SSD Linux Tweaks

2012-12-05 (updated: 2015-02-23) by Philip
Tags: Linux, ssd

Solid State Drives have already become one of the best computer upgrades money can buy. Most current OSes add some functionality to accommodate SSDs (like TRIM), however, there is much left for the user to manually enable and tweak. This article explores all the important aspects of tuning Linux for best possible SSD performance by enabling TRIM support, choosing the right filesystem type, aligning partitions, reducing unnecessary small disk writes for longer SSD endurance, and more.

Partitions Alignment

Proper alignment of partitions is very important for SSDs, as it avoids excessive read-modify-write cycles. Older partitioning tools were optimized for hard disk drives (with disks, cylinders and heads) rather than SSDs with different NVM page and block sizes. Newer partitioning tools typically align partitions to start at 1MB marks, This covers all common SSD page and block size scenarios, as it is divisible b 1MB, 512KB, 128KB, 4KB and 512 bytes. Most recent Linux distributions already take into account SSDs and align partitions correctly, however, you may want to check to make sure. We will assume that your SSD is at /dev/sda in the following examples.

Check your partitons on /dev/sda with the command:

fdisk -lu /dev/sda

Note that there are 2048 clusters in a Megabyte. For each partition in the output of this command, look at the "Start" column and make sure it is divisible by 2048 (2048 clusters in a MB). If the result is an integer, your partition is aligned properly to 1MB.

To see your SSDs physical and logical block size, look at the following pseudo files:

cat /sys/block/sda/queue/logical_block_size
cat /sys/block/sda/queue/physical_block_size

Enable TRIM

With SSDs, whenever you write data to the disk, it must first erase any data in the sectors it's writing to, slowing the drive. Modern operating systems and SSDs support TRIM to keep the SSD from slowing down over time.

To verify TRIM support on your drive, use the following (where /dev/sda is your particular SSD, "df" command shows mount points) :

# hdparm -I /dev/sda | grep TRIM

* Data Set Management TRIM supported (limit 4 blocks)

There are generally three different ways to implement TRIM under modern Linux distributions:

1) discard (/etc/fstab mount option) - this performs TRIM in real-time after each file delete. Many distros don't enable this by default in fstab for SSDs. There seems to be a general consensus the "discard" option is not a very good method, as it is resource intensive and introduces some unnecessary performance issues.

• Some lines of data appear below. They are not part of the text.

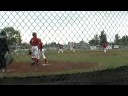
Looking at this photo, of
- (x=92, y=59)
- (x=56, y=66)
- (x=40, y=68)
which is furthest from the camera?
(x=92, y=59)

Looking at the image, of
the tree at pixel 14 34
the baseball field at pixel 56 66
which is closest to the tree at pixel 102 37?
the tree at pixel 14 34

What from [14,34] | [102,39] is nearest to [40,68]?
[14,34]

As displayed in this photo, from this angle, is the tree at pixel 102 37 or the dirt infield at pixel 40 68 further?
the dirt infield at pixel 40 68

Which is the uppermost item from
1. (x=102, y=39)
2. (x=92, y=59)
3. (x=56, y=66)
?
(x=102, y=39)

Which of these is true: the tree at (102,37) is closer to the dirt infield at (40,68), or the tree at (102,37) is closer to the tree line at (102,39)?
the tree line at (102,39)

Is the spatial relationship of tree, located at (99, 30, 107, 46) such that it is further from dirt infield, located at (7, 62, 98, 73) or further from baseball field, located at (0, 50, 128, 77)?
dirt infield, located at (7, 62, 98, 73)

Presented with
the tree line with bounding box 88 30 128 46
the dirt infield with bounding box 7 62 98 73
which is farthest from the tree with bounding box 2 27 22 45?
the dirt infield with bounding box 7 62 98 73

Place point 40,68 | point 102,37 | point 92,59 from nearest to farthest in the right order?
point 102,37
point 40,68
point 92,59

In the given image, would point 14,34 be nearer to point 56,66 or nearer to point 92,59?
point 56,66

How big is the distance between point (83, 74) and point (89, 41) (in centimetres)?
37
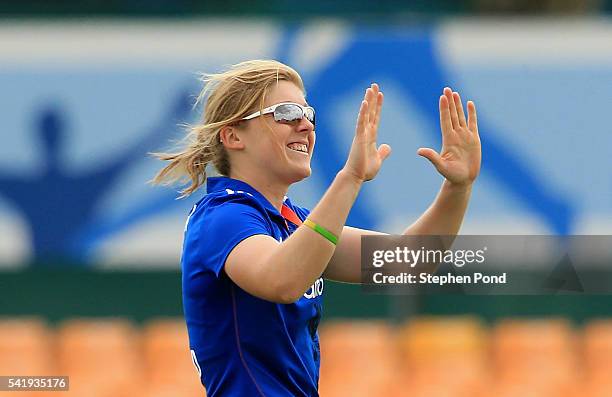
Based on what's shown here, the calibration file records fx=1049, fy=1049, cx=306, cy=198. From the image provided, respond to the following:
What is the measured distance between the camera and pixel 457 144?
10.0 ft

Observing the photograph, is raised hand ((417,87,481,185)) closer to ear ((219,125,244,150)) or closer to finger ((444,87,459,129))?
finger ((444,87,459,129))

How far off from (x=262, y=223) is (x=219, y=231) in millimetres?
137

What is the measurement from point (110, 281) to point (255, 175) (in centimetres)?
485

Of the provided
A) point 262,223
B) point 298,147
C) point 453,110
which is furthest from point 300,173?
point 453,110

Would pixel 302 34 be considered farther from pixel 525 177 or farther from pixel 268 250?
pixel 268 250

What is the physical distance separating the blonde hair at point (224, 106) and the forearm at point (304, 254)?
0.47 m

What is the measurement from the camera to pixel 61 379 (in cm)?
680

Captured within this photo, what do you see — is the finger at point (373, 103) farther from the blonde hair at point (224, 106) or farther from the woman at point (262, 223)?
the blonde hair at point (224, 106)

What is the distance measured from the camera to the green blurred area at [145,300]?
7461mm

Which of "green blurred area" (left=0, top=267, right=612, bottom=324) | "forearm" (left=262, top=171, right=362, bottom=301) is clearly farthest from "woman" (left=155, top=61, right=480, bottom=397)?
"green blurred area" (left=0, top=267, right=612, bottom=324)

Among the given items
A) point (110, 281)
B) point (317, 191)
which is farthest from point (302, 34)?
point (110, 281)

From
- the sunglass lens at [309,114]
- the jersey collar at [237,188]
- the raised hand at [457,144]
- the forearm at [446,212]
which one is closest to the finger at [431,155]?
the raised hand at [457,144]

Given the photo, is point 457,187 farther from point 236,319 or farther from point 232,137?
point 236,319

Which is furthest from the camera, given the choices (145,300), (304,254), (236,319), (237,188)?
(145,300)
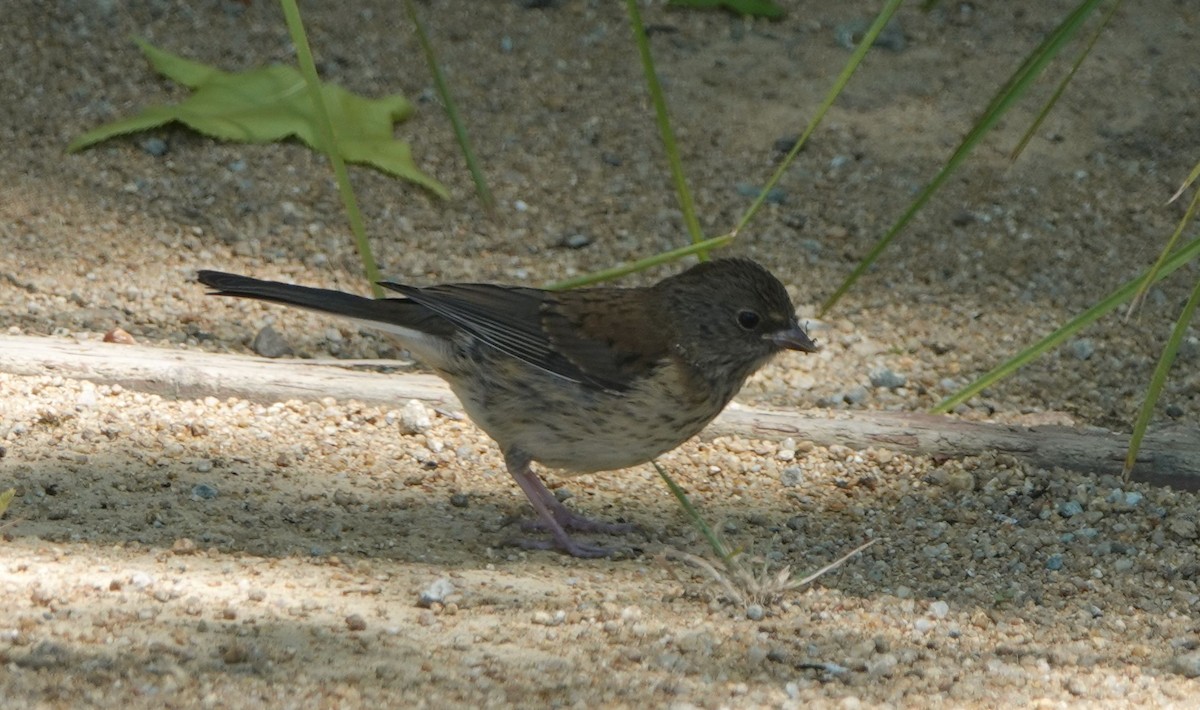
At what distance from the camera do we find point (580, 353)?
4.21 metres

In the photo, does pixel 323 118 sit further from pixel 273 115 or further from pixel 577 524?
pixel 273 115

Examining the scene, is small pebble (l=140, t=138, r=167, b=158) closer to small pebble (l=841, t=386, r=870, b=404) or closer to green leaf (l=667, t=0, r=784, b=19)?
green leaf (l=667, t=0, r=784, b=19)

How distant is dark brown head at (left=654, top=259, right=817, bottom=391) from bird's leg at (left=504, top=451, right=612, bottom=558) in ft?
1.90

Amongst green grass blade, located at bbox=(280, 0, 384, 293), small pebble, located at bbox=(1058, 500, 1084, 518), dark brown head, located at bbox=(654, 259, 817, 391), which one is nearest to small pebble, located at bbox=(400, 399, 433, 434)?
dark brown head, located at bbox=(654, 259, 817, 391)

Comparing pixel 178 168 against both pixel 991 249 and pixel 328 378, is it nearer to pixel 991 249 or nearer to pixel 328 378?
pixel 328 378

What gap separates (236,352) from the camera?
5016mm

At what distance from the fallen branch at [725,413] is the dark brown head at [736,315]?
320mm

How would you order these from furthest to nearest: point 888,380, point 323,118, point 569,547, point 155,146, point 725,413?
1. point 155,146
2. point 888,380
3. point 725,413
4. point 569,547
5. point 323,118

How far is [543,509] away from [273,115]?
2780mm

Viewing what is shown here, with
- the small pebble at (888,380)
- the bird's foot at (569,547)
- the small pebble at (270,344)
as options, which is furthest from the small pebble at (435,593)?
the small pebble at (888,380)

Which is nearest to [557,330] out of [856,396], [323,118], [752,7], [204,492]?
[204,492]

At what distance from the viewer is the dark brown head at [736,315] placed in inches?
170

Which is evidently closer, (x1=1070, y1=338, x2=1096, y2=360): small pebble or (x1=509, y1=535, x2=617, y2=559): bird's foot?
(x1=509, y1=535, x2=617, y2=559): bird's foot

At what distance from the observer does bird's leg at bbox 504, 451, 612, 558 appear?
405 centimetres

2) fstrim via cron job - this seems to be the preferred method currently, by adding the fstrim command to a weekly, or even monthly cron job. The only disadvantage of this method is that after a reboot, the fstrim command would perform a trim on the whole filesystem. It has something to do with the fact that the record of what has been trimmed is kept in kernel memory and volatile. Below is a sample script that can be put in the /etc/cron.weekly directory to do a trim on all drives that support it (set permissions to be executable):

#! /bin/sh
fstrim -a

Some older versions of fstrim may not support the -a parameter, in such cases you will have to specify the mount points to trim manually ("/" and "/boot", in this example):

#! /bin/sh
for mount in / /boot; do
fstrim $mount
done

2) sustemctl enable fstrim.timer - this is a relatively new systemd option, similar to fstrim via a cron.job. It performs a weekly fstrim on the system, and can be checked with systemctl status fstrim.timer

Partitions to keep away from the SSD

You can keep most of your partitions to take advantage of the SSD speed, including /, /boot, /boot/efi, etc. However, you should try to keep swap partitions, temporary files and log files that constantly write away from SSDs to increase their lifespan.

When creating partitions, simply put your swap partition on a HDD instead of the SSD. You can usually skip creating a swap partition when installing Linux if you have plenty of memory, however, you should also reduce "swappiness" to zero so the OS never attempts to swap to disk. it may be a better idea to simply reduce swappiness instead.

To create a bash script that adjusts swappiness at boot time:

1) navigate to (create, if necessary): /etc/rc.d/rc.local
make sure the file is executable (chmod +x /etc/rc.d/rc.local), and this bash script will run every time the system boots. The first line, as with every bash script should be:
#!/bin/bash

2) add the following line to it
echo 0 > /proc/sys/vm/swappiness

The above ensures that the OS will only try to use a swap file when all RAM is exhausted. The default value for swappiness is 60, and lower numbers mean the OS will use the swap file less.

A more sensible solution may be to simply create the swap partition on a HDD, and reduce swappiness somewhat, i.e. use a value of 30.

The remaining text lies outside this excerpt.